> Aim
Copy the lines below word for word, starting at the line with "How far is the" and going through the line with "What depth from", both included.

> Provided information
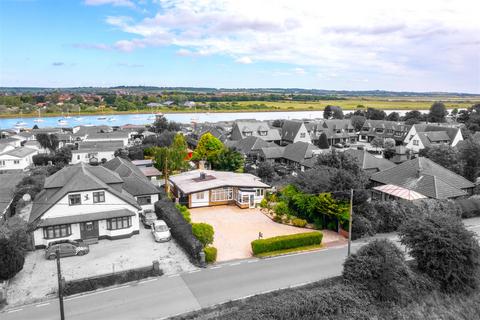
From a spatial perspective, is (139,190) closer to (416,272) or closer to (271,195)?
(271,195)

---

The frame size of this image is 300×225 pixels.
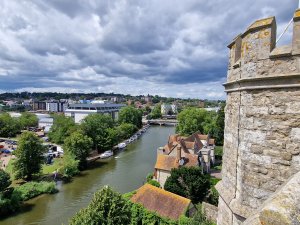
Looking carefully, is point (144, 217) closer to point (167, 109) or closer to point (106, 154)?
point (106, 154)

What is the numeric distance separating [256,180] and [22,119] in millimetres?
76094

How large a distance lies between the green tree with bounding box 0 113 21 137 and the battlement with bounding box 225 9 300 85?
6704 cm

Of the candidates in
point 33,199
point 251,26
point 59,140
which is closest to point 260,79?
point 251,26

* * *

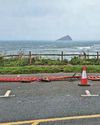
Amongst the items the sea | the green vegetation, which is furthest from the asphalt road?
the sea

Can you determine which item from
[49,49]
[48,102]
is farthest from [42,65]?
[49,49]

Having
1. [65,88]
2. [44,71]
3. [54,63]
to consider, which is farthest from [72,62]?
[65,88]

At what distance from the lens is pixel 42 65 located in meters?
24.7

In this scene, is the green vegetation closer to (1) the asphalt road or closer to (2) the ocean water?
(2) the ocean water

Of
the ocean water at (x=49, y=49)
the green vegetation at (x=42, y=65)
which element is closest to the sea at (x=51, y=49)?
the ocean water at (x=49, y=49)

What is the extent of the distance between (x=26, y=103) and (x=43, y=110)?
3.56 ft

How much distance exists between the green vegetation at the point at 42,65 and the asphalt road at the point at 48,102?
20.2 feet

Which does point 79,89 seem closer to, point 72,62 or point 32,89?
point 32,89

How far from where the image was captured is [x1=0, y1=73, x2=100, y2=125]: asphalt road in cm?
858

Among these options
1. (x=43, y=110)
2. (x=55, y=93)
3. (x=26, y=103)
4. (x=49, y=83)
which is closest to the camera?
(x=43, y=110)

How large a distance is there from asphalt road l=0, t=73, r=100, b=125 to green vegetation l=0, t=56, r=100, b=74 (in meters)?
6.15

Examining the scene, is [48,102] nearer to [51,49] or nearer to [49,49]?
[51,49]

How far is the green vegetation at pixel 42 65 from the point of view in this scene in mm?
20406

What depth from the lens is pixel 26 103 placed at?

> Finished answer
How far is the green vegetation at pixel 42 65 from the point of view in this scene in mm?
20406

What depth from the lens is pixel 26 103 placed at?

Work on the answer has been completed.